Yates asked in his first video on the listing: “How is this ok in somebody’s mind to rent this out, a place where human beings were kept as slaves—rent this out as a bed and breakfast?”

Yates also criticized some of the reviews the listing had been given by people who had stayed there, which described the cabin as “elegant,” “cool,” and “delightful.”

“Maybe you’re thinking that maybe this will give people insight on how enslaved people had to live—not at all,” he said, before pointing out that the cabin’s features included a claw-foot tub, running water, and nice lighting fixtures.

Yates argued that the listing was making a mockery of the history of slavery in the U.S. by turning the cabin into “a luxurious vacation spot.”

In a statement emailed to Fortune on Wednesday, Airbnb said that properties that formerly housed enslaved people had “no place” on its platform.

“We apologize for any trauma or grief created by the presence of this listing, and others like it, and that we did not act sooner to address this issue,” the company said.

It added that it had removed the listing and was removing other U.S. listings that are known to include former slave quarters.

“We are working with experts to develop new policies that address other properties associated with slavery,” the company’s spokesperson added.

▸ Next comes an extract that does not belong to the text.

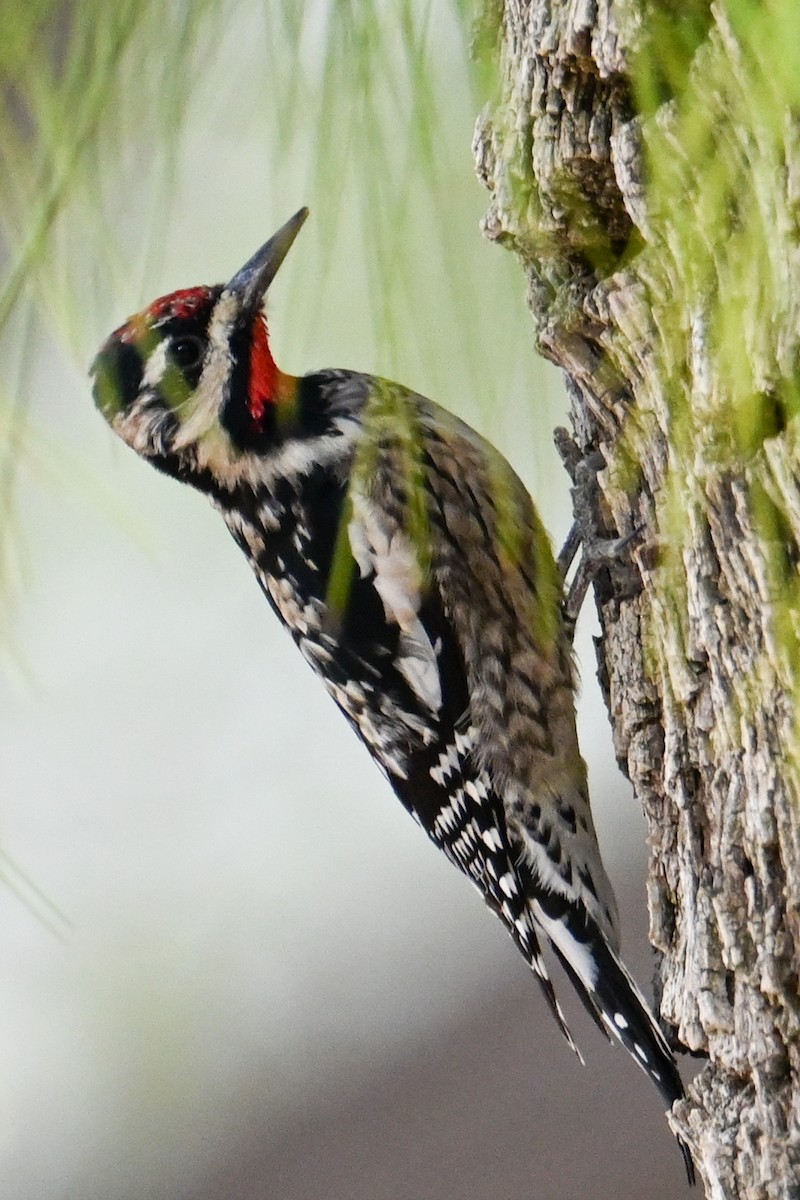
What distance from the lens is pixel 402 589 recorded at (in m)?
1.42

Brad Hauser, owner of Belmont Plantation and the host of the Airbnb listing, told CNN on Tuesday that he had owned the property for three weeks and apologized for keeping the listing on Airbnb after taking over.

“I also apologize for insulting African Americans whose ancestors were slaves,” he said.

Hauser said that when he bought the property, he was told the building was not old enough to have ever housed enslaved people, telling CNN he “strongly opposed the previous owner’s decision to market the building as the place where slaves once slept after toiling in the cotton fields in human bondage.”